Sabavala Fetches Record Sum at Bonhams

It was the last stage of Padma Shri awardee Jehangir Sabavala artistic career a celebration of the stylised human figure as pilgrim,wanderer and survivor of cataclysm.

It was the last stage of Padma Shri awardee Jehangir Sabavala’s artistic career — “a celebration of the stylised human figure as pilgrim,wanderer and survivor of cataclysm”,as independent curator Ranjit Hoskote put it — which marked the latest Bonhams’ annual summer sale of Modern and Contemporary South Asian art. At the auction which was held in London on Thursday,Sabavala’s Vespers I was sold for a whopping £ 2,53,650 (approximately Rs 2.2 crore) . The work,an oil on canvas,dated ‘68 below the canvas,which shows a group of nuns standing in front of a worship house-like structure,was initially estimated to be sold at £ 1,00,000 – £ 1,50,000 (Rs 85.7 lakh- 1.3 crore),but a saleroom tussle between two buyers shot up the amount. “Firstly,you don’t see many works by Sabavala in such an auction,and secondly,the prices of his works rose after his death. So,the sale is a pleasant surprise,” says Gayatri Juneja,India representative for Bonhams.

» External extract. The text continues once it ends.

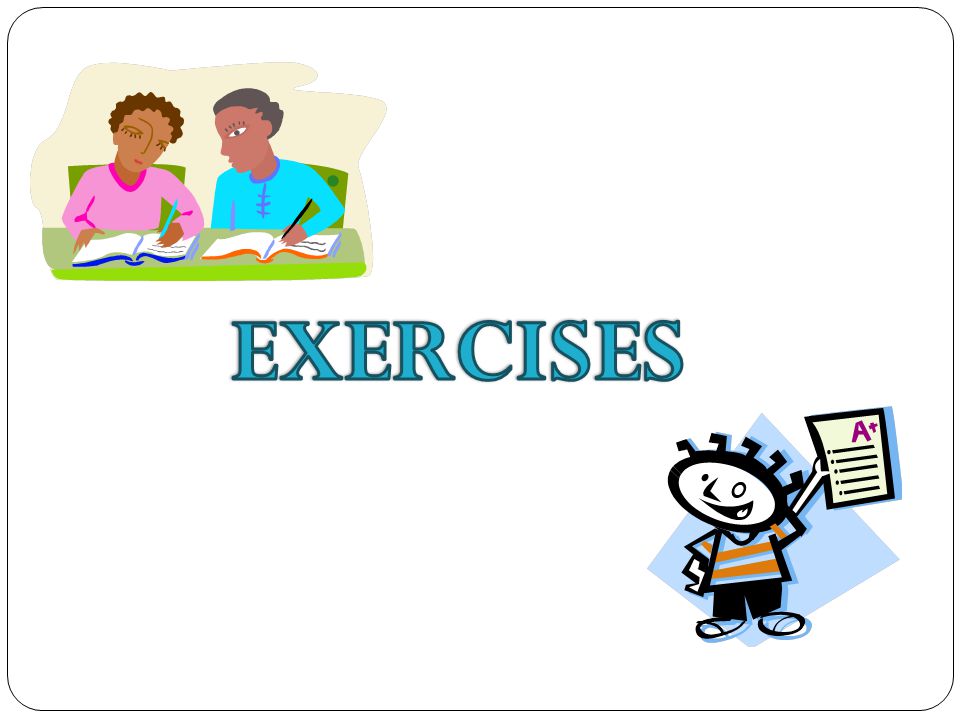 EXERCISES

A+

Adds Mehreen Rizvi,head of Modern and Contemporary South Asian Art,Bonhams,“It is about time Sabavala achieved commercial success in the art market to mirror his artistic reputation.” His work was up for sale in the league of 72 other celebrated Indian,Pakistani and Sri Lankan artists,including MF Husain,Jamini Roy,B. Prabha,Sadequain,Jamil Naqsh and AR Chughtai and Gulgee,and some works sourced from private collections in Europe and the US. Other significant works that were auctioned alongside Sabavala’s work include Husain’s The Blue Lady,which sold for £ 97,250 (Rs 83.4 lakh) and Pakistani artist Gulgee’s Buzkashi,which sold for £ 61,250 (Rs 52.5 lakh).